The solution
With data pipelines at the core of PSMA’s business, we sought to build a custom solution. In just 10 months, the combined ThoughtWorks and PSMA team went from discovery and inception to launching the streaming data platform for real-time customer consumption, alongside a suite of Quality Assurance (QA) tools. The team focussed equally on building the platform and lifting the capability of PSMA to extend the platform.
Our solution outcomes included:
Streaming Data Platform
We built the streaming data platform to leverage cloud technologies and minimise operational work.
The platform consists of a series of data pipelines that automatically ingest, validate, sanitise and standardise data as soon as it’s made available by suppliers. From here, internal product teams consume the data at various points in the pipelines and use it to power the products they deliver to their customers and value-added resellers.

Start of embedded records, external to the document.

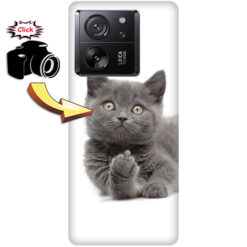 калъф със снимка за xiaomi 13T Pro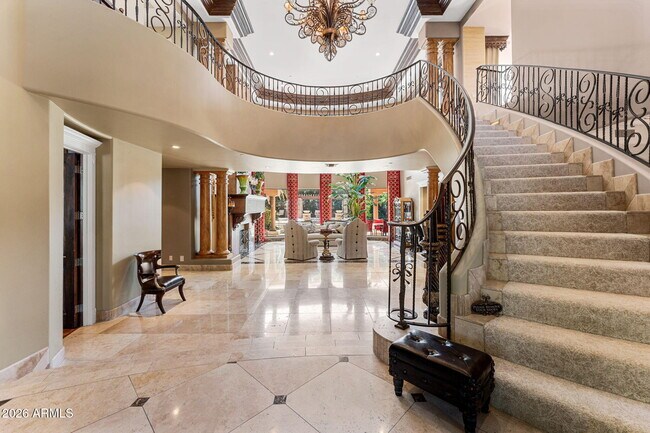 Building Photo - 11571 E Cochise Dr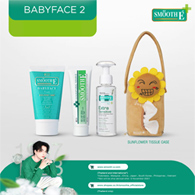 Smooth E x Gulf Kanawut : Babyface Set 2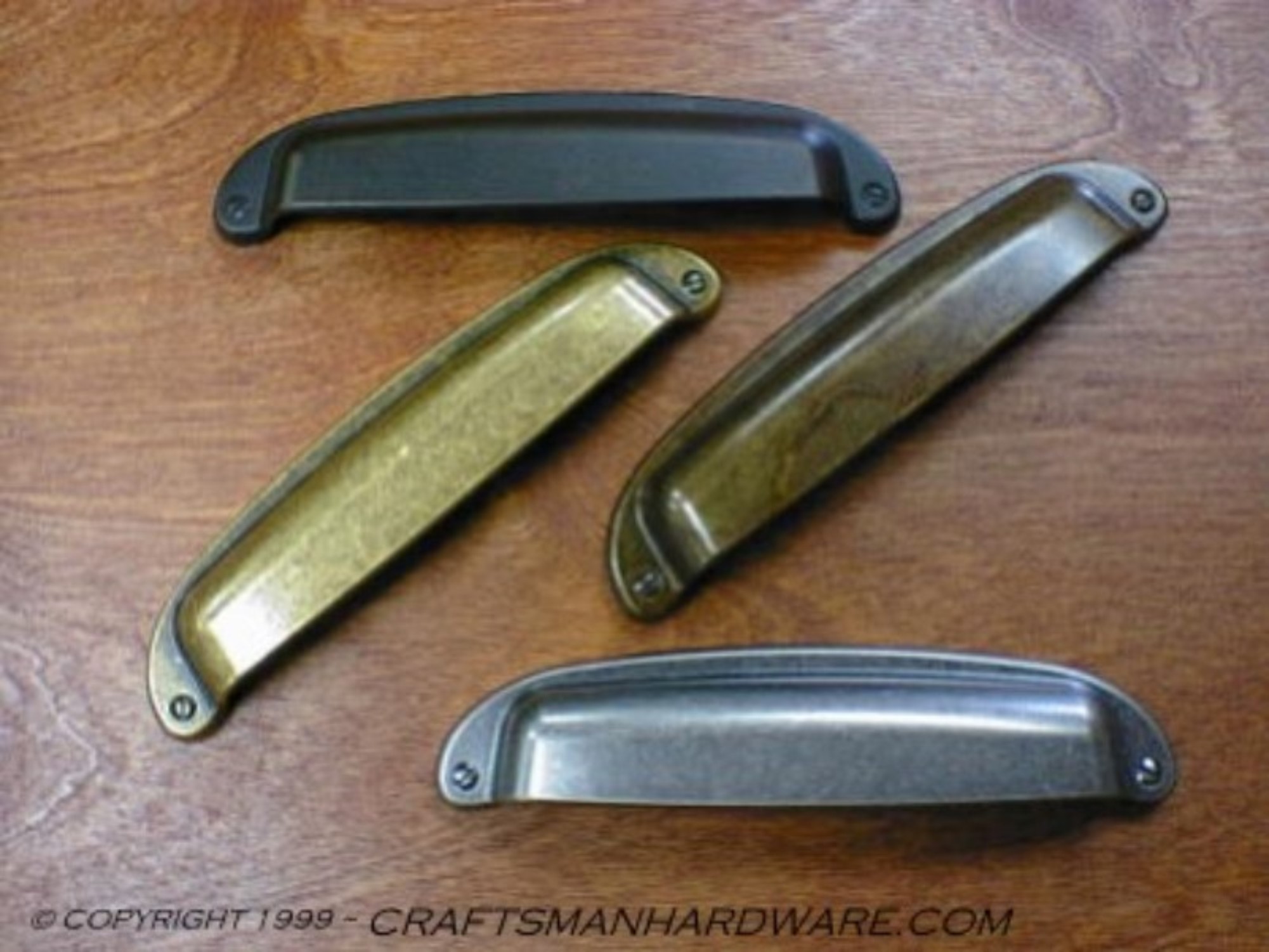 hardwarepulls | cupboard pulls door drawer finger pulls Craftsmanhardware.com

We used a streaming solution based on Amazon Kinesis to ensure multiple customers could tap into time series data, and AWS Lambda for compute. Amazon Kinesis ensures a near infinite scale up and down based on workload, while AWS Lambda reduces operational effort and provides significant horizontal scale capability.
Data QA
Over and above the technical solution delivered, we developed a process for data quality assurance. The process enables PSMA to quickly verify an entire dataset on an ongoing basis. There is also a system for converting exploratory analysis (using Jupyter notebooks) into ongoing monitoring and alerting to ensure the quality of the data remains consistent.
Tooling
We implemented tools like centralised logging which allows PSMA to see the state of the whole pipeline at any moment in time, as well as monitoring and alerting, error handling and repeatable local development environments.